But inside Bolingbrook's Town Center—a brick complex that houses all village government functions and an amphitheatre—things haven't changed all that much. In many ways, the culture of the place recalls the days when Bolingbrook was a small town, when most of this land was still planted in corn, when Drew Peterson was a young star on the little suburban police force, and a feisty school administrator named Roger Claar was working his way from village trustee to become the town's hard-charging Republican mayor. (See "Reporter," Chicago, October 2007.)

So in 2001, when Mayor Claar got wind that Peterson, the police sergeant he had known for two decades, was involved with a young staffer named Stacy Cales in the village clerk's office, Claar saw it as something to deal with directly. In a recent interview, Drew Peterson told Chicago that Claar called him over to his house and angrily demanded, "Where the fuck is your head?" Claar warned him he'd never make lieutenant if he kept it up with Stacy. Nonetheless, Drew said, Claar seemed amused by the sergeant's romantic escapade and told him, "Hey, all right, Drew!"

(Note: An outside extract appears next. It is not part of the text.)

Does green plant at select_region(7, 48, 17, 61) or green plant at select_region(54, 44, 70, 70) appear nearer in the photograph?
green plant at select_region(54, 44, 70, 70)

Through his spokesman, Bolingbrook village attorney Jim Boan, Claar acknowledged having had a conversation with Drew and asking him, what was he thinking when he chose to pursue a relationship with a woman that much younger than himself? But Claar said he didn't remember the meeting taking place at his house and insisted he never condoned Drew's relationship with Stacy Cales. Claar also said that he knew Kathy, but that she never contacted him "to express any concerns or complaints about the police department."